Re: PROBLEM: x86 alignment check bug

From: Gabriel Paubert
Date: Wed Sep 08 2004 - 07:23:07 EST


On Tue, Sep 07, 2004 at 05:08:07PM -0700, David S. Miller wrote:
> On Tue, 07 Sep 2004 16:51:41 -0700
> Zachary Amsden <zach@xxxxxxxxxx> wrote:
>
> > Clearly, this is not correct. Considering how difficult the fix is (the
> > kernel must disassemble the faulting instruction and use register
> > information to determine the faulting address),
>
> While it is more difficult to disassemble x86 opcodes,
> what you describe is exactly how we handle this on
> sparc64. In fact we do opcode decoding for most fault
> types.

For page faults, cr2 gives you the linear address, i.e., after
adding the base of the segment, which you can only find
by looking up the GDT and/or LDT for the correct segment.
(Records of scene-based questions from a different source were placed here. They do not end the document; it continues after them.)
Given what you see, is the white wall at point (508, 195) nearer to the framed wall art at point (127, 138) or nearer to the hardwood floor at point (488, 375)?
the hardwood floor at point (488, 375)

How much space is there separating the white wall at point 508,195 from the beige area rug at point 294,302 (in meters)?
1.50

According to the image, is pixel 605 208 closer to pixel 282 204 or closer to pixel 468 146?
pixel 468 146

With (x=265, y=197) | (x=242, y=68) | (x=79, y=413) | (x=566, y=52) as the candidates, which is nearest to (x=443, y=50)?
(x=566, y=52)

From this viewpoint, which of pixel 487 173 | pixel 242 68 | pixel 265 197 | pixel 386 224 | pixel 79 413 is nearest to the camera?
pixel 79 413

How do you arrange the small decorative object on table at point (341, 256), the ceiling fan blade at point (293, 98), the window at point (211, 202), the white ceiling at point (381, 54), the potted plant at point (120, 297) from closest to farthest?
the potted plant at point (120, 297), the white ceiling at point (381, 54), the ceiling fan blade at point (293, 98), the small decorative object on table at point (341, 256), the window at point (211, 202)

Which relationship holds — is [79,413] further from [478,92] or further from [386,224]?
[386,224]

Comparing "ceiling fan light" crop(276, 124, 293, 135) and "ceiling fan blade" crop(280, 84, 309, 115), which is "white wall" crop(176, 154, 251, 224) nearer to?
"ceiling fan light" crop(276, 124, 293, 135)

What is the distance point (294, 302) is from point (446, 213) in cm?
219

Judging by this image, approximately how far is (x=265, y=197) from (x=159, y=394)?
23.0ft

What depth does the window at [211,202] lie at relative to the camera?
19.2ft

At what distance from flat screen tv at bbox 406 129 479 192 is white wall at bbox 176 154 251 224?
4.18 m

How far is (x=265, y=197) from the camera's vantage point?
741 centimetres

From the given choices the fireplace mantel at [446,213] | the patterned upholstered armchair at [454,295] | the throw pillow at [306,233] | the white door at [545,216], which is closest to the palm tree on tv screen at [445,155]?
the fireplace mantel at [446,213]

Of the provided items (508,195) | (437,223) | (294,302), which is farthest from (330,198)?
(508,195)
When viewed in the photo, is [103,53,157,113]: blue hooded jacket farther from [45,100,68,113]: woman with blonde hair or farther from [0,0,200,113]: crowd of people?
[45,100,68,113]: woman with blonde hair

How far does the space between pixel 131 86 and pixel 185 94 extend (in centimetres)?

Of course, the address decoding depends also of the size
attributes of the code segment (16 or 32 bits for i386,
64 bits for x86_64) which needs also a lookup of CS in the
segment tables, and of a possible address prefix which
affects the decoding. Of course this is fraught with race
if another thread modifies the LDT at the same time.

Then most instructions use a standard memory address
encoding, but there are a few exceptions which implicitly
use ESI and/or EDI. For the ones that use two memory
addresses (movs/cmps), you'd have to even compute both
addresses and decide which one is the unaligned one.

I somehow suspect that Sparc is somewhat simpler to decode
than i386/x86_64 ;-)

Don't bloat the kernel with decoding this mess, please.
A helper library in user space, why not?